Collected data entries:
◆ ◆ ◆ ◆ ◆

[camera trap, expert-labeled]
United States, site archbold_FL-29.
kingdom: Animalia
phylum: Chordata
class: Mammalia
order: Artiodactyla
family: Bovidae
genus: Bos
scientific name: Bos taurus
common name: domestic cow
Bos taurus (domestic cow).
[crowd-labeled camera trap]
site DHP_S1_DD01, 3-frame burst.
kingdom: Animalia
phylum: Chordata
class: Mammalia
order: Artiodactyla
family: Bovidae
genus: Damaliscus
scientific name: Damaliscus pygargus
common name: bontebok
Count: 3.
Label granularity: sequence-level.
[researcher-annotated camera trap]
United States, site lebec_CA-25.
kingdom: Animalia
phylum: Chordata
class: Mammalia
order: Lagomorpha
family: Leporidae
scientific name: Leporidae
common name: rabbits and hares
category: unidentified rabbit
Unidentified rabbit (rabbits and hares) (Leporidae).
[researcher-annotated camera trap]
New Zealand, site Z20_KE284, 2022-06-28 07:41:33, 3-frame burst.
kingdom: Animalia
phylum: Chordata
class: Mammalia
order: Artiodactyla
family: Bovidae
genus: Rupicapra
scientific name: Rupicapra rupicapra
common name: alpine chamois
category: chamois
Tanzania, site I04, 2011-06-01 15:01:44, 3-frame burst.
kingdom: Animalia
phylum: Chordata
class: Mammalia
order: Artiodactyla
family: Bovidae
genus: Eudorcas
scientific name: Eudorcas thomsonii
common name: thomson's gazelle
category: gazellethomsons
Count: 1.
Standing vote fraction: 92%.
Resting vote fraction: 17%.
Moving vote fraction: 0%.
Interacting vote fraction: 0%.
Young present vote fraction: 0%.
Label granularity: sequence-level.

◆ ◆ ◆ ◆ ◆

▶ What to work on
The answer must be the data above, repeated exactly as it stands.

▶ Answer space
[camera trap, expert-labeled]
United States, site archbold_FL-29.
kingdom: Animalia
phylum: Chordata
class: Mammalia
order: Artiodactyla
family: Bovidae
genus: Bos
scientific name: Bos taurus
common name: domestic cow
Bos taurus (domestic cow).
[crowd-labeled camera trap]
site DHP_S1_DD01, 3-frame burst.
kingdom: Animalia
phylum: Chordata
class: Mammalia
order: Artiodactyla
family: Bovidae
genus: Damaliscus
scientific name: Damaliscus pygargus
common name: bontebok
Count: 3.
Label granularity: sequence-level.
[researcher-annotated camera trap]
United States, site lebec_CA-25.
kingdom: Animalia
phylum: Chordata
class: Mammalia
order: Lagomorpha
family: Leporidae
scientific name: Leporidae
common name: rabbits and hares
category: unidentified rabbit
Unidentified rabbit (rabbits and hares) (Leporidae).
[researcher-annotated camera trap]
New Zealand, site Z20_KE284, 2022-06-28 07:41:33, 3-frame burst.
kingdom: Animalia
phylum: Chordata
class: Mammalia
order: Artiodactyla
family: Bovidae
genus: Rupicapra
scientific name: Rupicapra rupicapra
common name: alpine chamois
category: chamois
Tanzania, site I04, 2011-06-01 15:01:44, 3-frame burst.
kingdom: Animalia
phylum: Chordata
class: Mammalia
order: Artiodactyla
family: Bovidae
genus: Eudorcas
scientific name: Eudorcas thomsonii
common name: thomson's gazelle
category: gazellethomsons
Count: 1.
Standing vote fraction: 92%.
Resting vote fraction: 17%.
Moving vote fraction: 0%.
Interacting vote fraction: 0%.
Young present vote fraction: 0%.
Label granularity: sequence-level.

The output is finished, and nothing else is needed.